(Collected data)
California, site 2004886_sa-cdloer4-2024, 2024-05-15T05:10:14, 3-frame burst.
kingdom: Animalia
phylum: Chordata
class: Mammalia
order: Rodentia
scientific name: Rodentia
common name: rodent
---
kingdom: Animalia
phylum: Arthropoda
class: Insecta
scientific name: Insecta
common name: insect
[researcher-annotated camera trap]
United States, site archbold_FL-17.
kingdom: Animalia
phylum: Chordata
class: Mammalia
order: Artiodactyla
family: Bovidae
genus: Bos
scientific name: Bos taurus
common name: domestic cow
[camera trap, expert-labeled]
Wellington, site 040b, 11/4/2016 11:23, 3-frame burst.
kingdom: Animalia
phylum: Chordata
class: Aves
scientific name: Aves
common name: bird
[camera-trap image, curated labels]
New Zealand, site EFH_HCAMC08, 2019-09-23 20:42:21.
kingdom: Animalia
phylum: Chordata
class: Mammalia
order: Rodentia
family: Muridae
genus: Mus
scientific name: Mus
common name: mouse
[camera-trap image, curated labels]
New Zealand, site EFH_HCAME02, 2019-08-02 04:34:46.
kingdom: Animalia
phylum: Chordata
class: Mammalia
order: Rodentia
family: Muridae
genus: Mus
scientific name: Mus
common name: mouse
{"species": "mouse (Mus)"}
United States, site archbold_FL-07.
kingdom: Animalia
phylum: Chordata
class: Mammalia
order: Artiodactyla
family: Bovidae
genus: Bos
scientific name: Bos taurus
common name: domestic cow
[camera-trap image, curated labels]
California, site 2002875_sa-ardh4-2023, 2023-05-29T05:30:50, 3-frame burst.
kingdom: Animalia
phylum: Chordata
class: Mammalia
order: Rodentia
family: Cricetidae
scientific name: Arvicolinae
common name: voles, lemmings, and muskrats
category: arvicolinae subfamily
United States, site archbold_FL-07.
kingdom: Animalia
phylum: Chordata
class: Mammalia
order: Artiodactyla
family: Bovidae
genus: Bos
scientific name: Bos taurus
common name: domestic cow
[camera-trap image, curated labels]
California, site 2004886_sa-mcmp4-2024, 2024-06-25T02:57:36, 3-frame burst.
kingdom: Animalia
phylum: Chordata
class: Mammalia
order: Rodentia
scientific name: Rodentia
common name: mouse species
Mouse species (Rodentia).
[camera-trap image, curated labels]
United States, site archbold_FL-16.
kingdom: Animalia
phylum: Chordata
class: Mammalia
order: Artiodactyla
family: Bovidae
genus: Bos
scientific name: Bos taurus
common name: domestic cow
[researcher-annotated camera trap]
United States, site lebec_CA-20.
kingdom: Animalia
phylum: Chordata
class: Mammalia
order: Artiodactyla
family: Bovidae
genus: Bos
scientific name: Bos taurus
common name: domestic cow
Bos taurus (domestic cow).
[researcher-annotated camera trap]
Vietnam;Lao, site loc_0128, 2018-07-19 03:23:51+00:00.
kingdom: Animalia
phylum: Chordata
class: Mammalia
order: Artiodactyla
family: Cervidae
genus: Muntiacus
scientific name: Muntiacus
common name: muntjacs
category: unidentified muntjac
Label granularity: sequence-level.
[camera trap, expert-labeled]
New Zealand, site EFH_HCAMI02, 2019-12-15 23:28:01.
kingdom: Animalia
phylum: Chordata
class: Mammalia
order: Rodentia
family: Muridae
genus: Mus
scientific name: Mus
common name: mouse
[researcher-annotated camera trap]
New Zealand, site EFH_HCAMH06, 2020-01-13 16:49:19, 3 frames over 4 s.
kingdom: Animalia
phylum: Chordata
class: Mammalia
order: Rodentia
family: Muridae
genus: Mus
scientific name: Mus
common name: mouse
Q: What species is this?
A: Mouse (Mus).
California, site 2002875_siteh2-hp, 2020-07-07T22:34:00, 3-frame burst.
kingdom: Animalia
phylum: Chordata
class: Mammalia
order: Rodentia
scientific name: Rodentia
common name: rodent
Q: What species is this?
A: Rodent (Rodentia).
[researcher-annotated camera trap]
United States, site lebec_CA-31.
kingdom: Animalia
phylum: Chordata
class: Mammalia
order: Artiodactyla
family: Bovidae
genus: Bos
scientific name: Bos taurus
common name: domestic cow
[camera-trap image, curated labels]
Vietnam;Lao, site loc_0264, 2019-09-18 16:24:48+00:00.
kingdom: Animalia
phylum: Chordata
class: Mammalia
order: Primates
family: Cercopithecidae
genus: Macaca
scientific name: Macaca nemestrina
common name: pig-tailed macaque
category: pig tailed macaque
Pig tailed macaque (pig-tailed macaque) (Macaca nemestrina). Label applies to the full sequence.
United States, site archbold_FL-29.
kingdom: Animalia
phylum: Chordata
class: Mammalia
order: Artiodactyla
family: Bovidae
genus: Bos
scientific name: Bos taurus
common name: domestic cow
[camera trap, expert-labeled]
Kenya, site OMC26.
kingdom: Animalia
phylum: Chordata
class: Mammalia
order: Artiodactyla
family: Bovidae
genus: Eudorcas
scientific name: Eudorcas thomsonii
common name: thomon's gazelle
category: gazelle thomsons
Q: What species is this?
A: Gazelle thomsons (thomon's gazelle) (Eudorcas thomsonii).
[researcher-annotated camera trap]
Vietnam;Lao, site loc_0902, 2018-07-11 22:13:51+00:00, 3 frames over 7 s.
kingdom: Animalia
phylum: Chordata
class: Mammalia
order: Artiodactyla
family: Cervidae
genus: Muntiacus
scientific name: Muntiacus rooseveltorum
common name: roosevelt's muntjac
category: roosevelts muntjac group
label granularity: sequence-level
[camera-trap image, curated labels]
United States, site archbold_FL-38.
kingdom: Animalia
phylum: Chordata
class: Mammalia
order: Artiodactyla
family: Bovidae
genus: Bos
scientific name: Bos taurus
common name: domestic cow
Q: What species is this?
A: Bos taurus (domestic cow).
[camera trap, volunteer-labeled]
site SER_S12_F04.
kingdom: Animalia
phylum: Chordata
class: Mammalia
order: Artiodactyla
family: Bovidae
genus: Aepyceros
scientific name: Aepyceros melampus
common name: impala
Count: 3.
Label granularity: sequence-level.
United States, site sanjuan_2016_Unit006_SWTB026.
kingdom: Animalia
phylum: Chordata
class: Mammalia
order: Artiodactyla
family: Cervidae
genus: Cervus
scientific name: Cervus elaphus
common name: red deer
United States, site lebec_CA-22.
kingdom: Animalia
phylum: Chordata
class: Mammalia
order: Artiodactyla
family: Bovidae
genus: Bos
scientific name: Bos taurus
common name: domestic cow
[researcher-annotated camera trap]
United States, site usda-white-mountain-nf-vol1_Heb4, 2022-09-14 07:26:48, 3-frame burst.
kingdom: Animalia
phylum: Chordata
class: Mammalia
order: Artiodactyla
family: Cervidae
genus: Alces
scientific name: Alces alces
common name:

▶ _What is expected_
All of the entries above are to be printed again exactly.

▶ _Result_
California, site 2004886_sa-cdloer4-2024, 2024-05-15T05:10:14, 3-frame burst.
kingdom: Animalia
phylum: Chordata
class: Mammalia
order: Rodentia
scientific name: Rodentia
common name: rodent
---
kingdom: Animalia
phylum: Arthropoda
class: Insecta
scientific name: Insecta
common name: insect
[researcher-annotated camera trap]
United States, site archbold_FL-17.
kingdom: Animalia
phylum: Chordata
class: Mammalia
order: Artiodactyla
family: Bovidae
genus: Bos
scientific name: Bos taurus
common name: domestic cow
[camera trap, expert-labeled]
Wellington, site 040b, 11/4/2016 11:23, 3-frame burst.
kingdom: Animalia
phylum: Chordata
class: Aves
scientific name: Aves
common name: bird
[camera-trap image, curated labels]
New Zealand, site EFH_HCAMC08, 2019-09-23 20:42:21.
kingdom: Animalia
phylum: Chordata
class: Mammalia
order: Rodentia
family: Muridae
genus: Mus
scientific name: Mus
common name: mouse
[camera-trap image, curated labels]
New Zealand, site EFH_HCAME02, 2019-08-02 04:34:46.
kingdom: Animalia
phylum: Chordata
class: Mammalia
order: Rodentia
family: Muridae
genus: Mus
scientific name: Mus
common name: mouse
{"species": "mouse (Mus)"}
United States, site archbold_FL-07.
kingdom: Animalia
phylum: Chordata
class: Mammalia
order: Artiodactyla
family: Bovidae
genus: Bos
scientific name: Bos taurus
common name: domestic cow
[camera-trap image, curated labels]
California, site 2002875_sa-ardh4-2023, 2023-05-29T05:30:50, 3-frame burst.
kingdom: Animalia
phylum: Chordata
class: Mammalia
order: Rodentia
family: Cricetidae
scientific name: Arvicolinae
common name: voles, lemmings, and muskrats
category: arvicolinae subfamily
United States, site archbold_FL-07.
kingdom: Animalia
phylum: Chordata
class: Mammalia
order: Artiodactyla
family: Bovidae
genus: Bos
scientific name: Bos taurus
common name: domestic cow
[camera-trap image, curated labels]
California, site 2004886_sa-mcmp4-2024, 2024-06-25T02:57:36, 3-frame burst.
kingdom: Animalia
phylum: Chordata
class: Mammalia
order: Rodentia
scientific name: Rodentia
common name: mouse species
Mouse species (Rodentia).
[camera-trap image, curated labels]
United States, site archbold_FL-16.
kingdom: Animalia
phylum: Chordata
class: Mammalia
order: Artiodactyla
family: Bovidae
genus: Bos
scientific name: Bos taurus
common name: domestic cow
[researcher-annotated camera trap]
United States, site lebec_CA-20.
kingdom: Animalia
phylum: Chordata
class: Mammalia
order: Artiodactyla
family: Bovidae
genus: Bos
scientific name: Bos taurus
common name: domestic cow
Bos taurus (domestic cow).
[researcher-annotated camera trap]
Vietnam;Lao, site loc_0128, 2018-07-19 03:23:51+00:00.
kingdom: Animalia
phylum: Chordata
class: Mammalia
order: Artiodactyla
family: Cervidae
genus: Muntiacus
scientific name: Muntiacus
common name: muntjacs
category: unidentified muntjac
Label granularity: sequence-level.
[camera trap, expert-labeled]
New Zealand, site EFH_HCAMI02, 2019-12-15 23:28:01.
kingdom: Animalia
phylum: Chordata
class: Mammalia
order: Rodentia
family: Muridae
genus: Mus
scientific name: Mus
common name: mouse
[researcher-annotated camera trap]
New Zealand, site EFH_HCAMH06, 2020-01-13 16:49:19, 3 frames over 4 s.
kingdom: Animalia
phylum: Chordata
class: Mammalia
order: Rodentia
family: Muridae
genus: Mus
scientific name: Mus
common name: mouse
Q: What species is this?
A: Mouse (Mus).
California, site 2002875_siteh2-hp, 2020-07-07T22:34:00, 3-frame burst.
kingdom: Animalia
phylum: Chordata
class: Mammalia
order: Rodentia
scientific name: Rodentia
common name: rodent
Q: What species is this?
A: Rodent (Rodentia).
[researcher-annotated camera trap]
United States, site lebec_CA-31.
kingdom: Animalia
phylum: Chordata
class: Mammalia
order: Artiodactyla
family: Bovidae
genus: Bos
scientific name: Bos taurus
common name: domestic cow
[camera-trap image, curated labels]
Vietnam;Lao, site loc_0264, 2019-09-18 16:24:48+00:00.
kingdom: Animalia
phylum: Chordata
class: Mammalia
order: Primates
family: Cercopithecidae
genus: Macaca
scientific name: Macaca nemestrina
common name: pig-tailed macaque
category: pig tailed macaque
Pig tailed macaque (pig-tailed macaque) (Macaca nemestrina). Label applies to the full sequence.
United States, site archbold_FL-29.
kingdom: Animalia
phylum: Chordata
class: Mammalia
order: Artiodactyla
family: Bovidae
genus: Bos
scientific name: Bos taurus
common name: domestic cow
[camera trap, expert-labeled]
Kenya, site OMC26.
kingdom: Animalia
phylum: Chordata
class: Mammalia
order: Artiodactyla
family: Bovidae
genus: Eudorcas
scientific name: Eudorcas thomsonii
common name: thomon's gazelle
category: gazelle thomsons
Q: What species is this?
A: Gazelle thomsons (thomon's gazelle) (Eudorcas thomsonii).
[researcher-annotated camera trap]
Vietnam;Lao, site loc_0902, 2018-07-11 22:13:51+00:00, 3 frames over 7 s.
kingdom: Animalia
phylum: Chordata
class: Mammalia
order: Artiodactyla
family: Cervidae
genus: Muntiacus
scientific name: Muntiacus rooseveltorum
common name: roosevelt's muntjac
category: roosevelts muntjac group
label granularity: sequence-level
[camera-trap image, curated labels]
United States, site archbold_FL-38.
kingdom: Animalia
phylum: Chordata
class: Mammalia
order: Artiodactyla
family: Bovidae
genus: Bos
scientific name: Bos taurus
common name: domestic cow
Q: What species is this?
A: Bos taurus (domestic cow).
[camera trap, volunteer-labeled]
site SER_S12_F04.
kingdom: Animalia
phylum: Chordata
class: Mammalia
order: Artiodactyla
family: Bovidae
genus: Aepyceros
scientific name: Aepyceros melampus
common name: impala
Count: 3.
Label granularity: sequence-level.
United States, site sanjuan_2016_Unit006_SWTB026.
kingdom: Animalia
phylum: Chordata
class: Mammalia
order: Artiodactyla
family: Cervidae
genus: Cervus
scientific name: Cervus elaphus
common name: red deer
United States, site lebec_CA-22.
kingdom: Animalia
phylum: Chordata
class: Mammalia
order: Artiodactyla
family: Bovidae
genus: Bos
scientific name: Bos taurus
common name: domestic cow
[researcher-annotated camera trap]
United States, site usda-white-mountain-nf-vol1_Heb4, 2022-09-14 07:26:48, 3-frame burst.
kingdom: Animalia
phylum: Chordata
class: Mammalia
order: Artiodactyla
family: Cervidae
genus: Alces
scientific name: Alces alces
common name:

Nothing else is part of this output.